Summary

### Monte Carlo Methods

Monte Carlo methods - even though the underlying problem involves a great degree of randomness, we can infer useful information that we can trust just by collecting a lot of samples.
The equiprobable random policy is the stochastic policy where - from each state - the agent randomly selects from the set of available actions, and each action is selected with equal probability.

Algorithms that solve the prediction problem determine the value function v_\pi (or q_\pi) corresponding to a policy \pi.
When working with finite MDPs, we can estimate the action-value function q_\pi corresponding to a policy \pi in a table known as a Q-table. This table has one row for each state and one column for each action. The entry in the s-th row and a-th column contains the agent's estimate for expected return that is likely to follow, if the agent starts in state s, selects action a, and then henceforth follows the policy \pi.
Each occurrence of the state-action pair s,a (s\in\mathcal{S},a\in\mathcal{A}) in an episode is called a visit to s,a.
There are two types of MC prediction methods (for estimating q_\pi):
- First-visit MC estimates q_\pi(s,a) as the average of the returns following only first visits to s,a (that is, it ignores returns that are associated to later visits).
- Every-visit MC estimates q_\pi(s,a) as the average of the returns following all visits to s,a.

A policy is greedy with respect to an action-value function estimate Q if for every state s\in\mathcal{S}, it is guaranteed to select an action a\in\mathcal{A}(s) such that a = \arg\max_{a\in\mathcal{A}(s)}Q(s,a). (It is common to refer to the selected action as the greedy action.)
In the case of a finite MDP, the action-value function estimate is represented in a Q-table. Then, to get the greedy action(s), for each row in the table, we need only select the action (or actions) corresponding to the column(s) that maximize the row.

A policy is \epsilon-greedy with respect to an action-value function estimate Q if for every state s\in\mathcal{S},
- with probability 1-\epsilon, the agent selects the greedy action, and
- with probability \epsilon, the agent selects an action uniformly at random from the set of available (non-greedy AND greedy) actions.

Algorithms designed to solve the control problem determine the optimal policy \pi_* from interaction with the environment.
The Monte Carlo control method uses alternating rounds of policy evaluation and improvement to recover the optimal policy.

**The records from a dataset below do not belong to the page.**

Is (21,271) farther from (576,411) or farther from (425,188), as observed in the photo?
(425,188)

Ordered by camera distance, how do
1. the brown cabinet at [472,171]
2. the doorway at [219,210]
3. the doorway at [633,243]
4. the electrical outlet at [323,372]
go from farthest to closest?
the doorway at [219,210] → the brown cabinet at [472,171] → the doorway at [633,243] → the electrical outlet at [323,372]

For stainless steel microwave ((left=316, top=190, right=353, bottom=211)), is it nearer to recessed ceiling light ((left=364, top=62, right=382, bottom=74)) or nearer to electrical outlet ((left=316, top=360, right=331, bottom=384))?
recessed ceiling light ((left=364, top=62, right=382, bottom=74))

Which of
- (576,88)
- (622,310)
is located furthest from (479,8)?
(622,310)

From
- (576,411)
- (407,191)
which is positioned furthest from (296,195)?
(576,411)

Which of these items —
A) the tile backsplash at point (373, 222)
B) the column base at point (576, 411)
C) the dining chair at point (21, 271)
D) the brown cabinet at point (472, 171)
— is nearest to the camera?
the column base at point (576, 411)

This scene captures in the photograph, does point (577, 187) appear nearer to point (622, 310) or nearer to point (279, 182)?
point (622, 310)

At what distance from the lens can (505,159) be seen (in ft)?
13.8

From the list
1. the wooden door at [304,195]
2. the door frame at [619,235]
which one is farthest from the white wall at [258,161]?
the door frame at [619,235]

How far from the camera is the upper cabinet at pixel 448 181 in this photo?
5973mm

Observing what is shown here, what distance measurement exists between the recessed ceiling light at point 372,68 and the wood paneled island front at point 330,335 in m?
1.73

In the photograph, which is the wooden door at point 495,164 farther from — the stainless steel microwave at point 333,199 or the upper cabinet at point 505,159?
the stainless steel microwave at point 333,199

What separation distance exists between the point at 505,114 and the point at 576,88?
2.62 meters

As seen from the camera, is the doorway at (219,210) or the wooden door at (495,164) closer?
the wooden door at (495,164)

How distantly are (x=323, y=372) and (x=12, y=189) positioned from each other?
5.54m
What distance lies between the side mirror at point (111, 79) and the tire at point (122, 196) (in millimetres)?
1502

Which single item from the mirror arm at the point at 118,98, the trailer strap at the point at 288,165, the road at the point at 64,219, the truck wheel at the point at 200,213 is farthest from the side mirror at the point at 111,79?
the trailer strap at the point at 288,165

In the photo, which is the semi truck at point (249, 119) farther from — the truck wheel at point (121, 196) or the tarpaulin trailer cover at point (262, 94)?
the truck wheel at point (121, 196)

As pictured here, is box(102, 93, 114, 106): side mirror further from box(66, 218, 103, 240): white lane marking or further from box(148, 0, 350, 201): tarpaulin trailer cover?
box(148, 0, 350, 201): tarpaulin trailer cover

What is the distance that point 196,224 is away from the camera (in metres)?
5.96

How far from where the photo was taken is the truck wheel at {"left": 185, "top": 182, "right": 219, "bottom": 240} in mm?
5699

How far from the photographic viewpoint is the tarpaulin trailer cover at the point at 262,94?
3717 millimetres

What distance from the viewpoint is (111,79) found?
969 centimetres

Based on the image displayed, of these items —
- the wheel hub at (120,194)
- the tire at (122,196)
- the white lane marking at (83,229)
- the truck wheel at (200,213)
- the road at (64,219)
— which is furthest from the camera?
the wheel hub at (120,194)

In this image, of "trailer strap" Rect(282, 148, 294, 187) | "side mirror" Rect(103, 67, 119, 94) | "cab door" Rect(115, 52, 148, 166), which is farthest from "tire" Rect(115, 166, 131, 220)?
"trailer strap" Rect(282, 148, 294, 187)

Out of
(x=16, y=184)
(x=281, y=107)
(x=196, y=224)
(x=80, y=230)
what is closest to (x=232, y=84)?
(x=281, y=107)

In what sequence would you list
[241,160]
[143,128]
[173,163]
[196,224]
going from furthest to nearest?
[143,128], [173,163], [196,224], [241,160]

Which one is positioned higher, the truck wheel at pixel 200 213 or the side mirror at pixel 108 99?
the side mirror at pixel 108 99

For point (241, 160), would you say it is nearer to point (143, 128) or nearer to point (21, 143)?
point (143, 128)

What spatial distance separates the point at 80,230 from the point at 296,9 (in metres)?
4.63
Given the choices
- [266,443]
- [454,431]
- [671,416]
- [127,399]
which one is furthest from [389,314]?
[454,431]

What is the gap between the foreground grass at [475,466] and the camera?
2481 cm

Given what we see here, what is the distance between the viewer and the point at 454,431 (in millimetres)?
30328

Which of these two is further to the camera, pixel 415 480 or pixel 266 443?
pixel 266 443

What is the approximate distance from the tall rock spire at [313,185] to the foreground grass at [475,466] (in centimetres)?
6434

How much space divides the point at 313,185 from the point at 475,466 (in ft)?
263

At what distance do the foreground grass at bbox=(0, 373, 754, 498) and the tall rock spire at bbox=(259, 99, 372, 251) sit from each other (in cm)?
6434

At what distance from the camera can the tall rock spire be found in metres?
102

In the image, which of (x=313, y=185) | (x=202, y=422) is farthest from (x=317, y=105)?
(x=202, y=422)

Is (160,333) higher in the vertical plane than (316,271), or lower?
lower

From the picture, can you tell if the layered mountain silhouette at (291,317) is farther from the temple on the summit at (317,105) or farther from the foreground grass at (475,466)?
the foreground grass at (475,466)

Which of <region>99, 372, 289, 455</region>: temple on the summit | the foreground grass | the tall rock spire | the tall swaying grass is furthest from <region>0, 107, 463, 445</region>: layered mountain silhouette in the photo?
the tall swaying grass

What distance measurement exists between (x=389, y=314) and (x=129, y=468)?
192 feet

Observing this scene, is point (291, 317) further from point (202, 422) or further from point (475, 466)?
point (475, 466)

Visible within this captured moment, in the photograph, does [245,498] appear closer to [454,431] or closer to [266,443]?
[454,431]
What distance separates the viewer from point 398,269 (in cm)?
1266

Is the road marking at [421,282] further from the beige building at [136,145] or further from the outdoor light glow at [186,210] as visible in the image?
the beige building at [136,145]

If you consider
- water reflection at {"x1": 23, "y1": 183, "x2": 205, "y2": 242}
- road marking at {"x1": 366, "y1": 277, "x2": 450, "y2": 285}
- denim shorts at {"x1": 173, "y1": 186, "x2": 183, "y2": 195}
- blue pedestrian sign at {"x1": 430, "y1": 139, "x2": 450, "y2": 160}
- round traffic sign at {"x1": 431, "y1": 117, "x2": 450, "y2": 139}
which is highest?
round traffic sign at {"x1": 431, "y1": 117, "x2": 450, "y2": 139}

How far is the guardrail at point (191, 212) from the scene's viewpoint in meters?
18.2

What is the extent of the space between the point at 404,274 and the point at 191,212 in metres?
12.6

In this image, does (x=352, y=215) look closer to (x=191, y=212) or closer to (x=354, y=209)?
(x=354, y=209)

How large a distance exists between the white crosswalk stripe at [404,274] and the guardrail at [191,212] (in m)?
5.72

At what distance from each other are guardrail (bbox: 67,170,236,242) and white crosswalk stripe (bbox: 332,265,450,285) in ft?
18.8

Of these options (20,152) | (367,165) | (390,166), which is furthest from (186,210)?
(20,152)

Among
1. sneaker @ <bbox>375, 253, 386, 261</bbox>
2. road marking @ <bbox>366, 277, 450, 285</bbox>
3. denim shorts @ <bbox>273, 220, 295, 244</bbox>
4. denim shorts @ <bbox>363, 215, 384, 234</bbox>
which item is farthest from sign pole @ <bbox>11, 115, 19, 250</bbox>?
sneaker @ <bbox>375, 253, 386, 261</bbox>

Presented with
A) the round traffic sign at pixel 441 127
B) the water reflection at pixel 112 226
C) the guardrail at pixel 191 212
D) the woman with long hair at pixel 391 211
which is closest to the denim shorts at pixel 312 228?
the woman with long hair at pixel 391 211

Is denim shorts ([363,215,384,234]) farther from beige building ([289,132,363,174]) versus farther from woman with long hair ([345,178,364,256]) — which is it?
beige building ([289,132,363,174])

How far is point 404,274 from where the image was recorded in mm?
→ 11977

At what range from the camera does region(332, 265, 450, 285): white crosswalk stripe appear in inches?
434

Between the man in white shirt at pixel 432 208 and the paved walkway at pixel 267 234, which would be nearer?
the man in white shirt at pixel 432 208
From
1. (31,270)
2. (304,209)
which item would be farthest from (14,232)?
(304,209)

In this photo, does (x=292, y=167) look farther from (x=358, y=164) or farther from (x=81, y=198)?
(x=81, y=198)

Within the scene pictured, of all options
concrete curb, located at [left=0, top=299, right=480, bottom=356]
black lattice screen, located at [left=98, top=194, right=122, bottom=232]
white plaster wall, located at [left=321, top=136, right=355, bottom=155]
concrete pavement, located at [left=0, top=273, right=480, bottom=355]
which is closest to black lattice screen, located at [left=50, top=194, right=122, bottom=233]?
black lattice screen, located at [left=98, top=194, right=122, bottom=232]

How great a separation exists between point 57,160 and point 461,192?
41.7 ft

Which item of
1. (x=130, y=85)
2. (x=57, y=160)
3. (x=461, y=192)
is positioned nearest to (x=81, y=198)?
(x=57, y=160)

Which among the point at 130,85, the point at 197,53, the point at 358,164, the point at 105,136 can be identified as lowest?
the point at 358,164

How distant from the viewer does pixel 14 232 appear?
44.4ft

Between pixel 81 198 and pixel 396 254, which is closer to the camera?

All reinforcement learning agents face the Exploration-Exploitation Dilemma, where they must find a way to balance the drive to behave optimally based on their current knowledge (exploitation) and the need to acquire knowledge to attain better judgment (exploration).
In order for MC control to converge to the optimal policy, the Greedy in the Limit with Infinite Exploration (GLIE) conditions must be met:
- every state-action pair s, a (for all s\in\mathcal{S} and a\in\mathcal{A}(s)) is visited infinitely many times, and
- the policy converges to a policy that is greedy with respect to the action-value function estimate Q.

(In this concept, we amended the policy evaluation step to update the Q-table after every episode of interaction.)

(In this concept, we derived the algorithm for constant-\alpha MC control, which uses a constant step-size parameter \alpha.)
The step-size parameter \alpha must satisfy 0 < \alpha \leq 1. Higher values of \alpha will result in faster learning, but values of \alpha that are too high can prevent MC control from converging to \pi_*.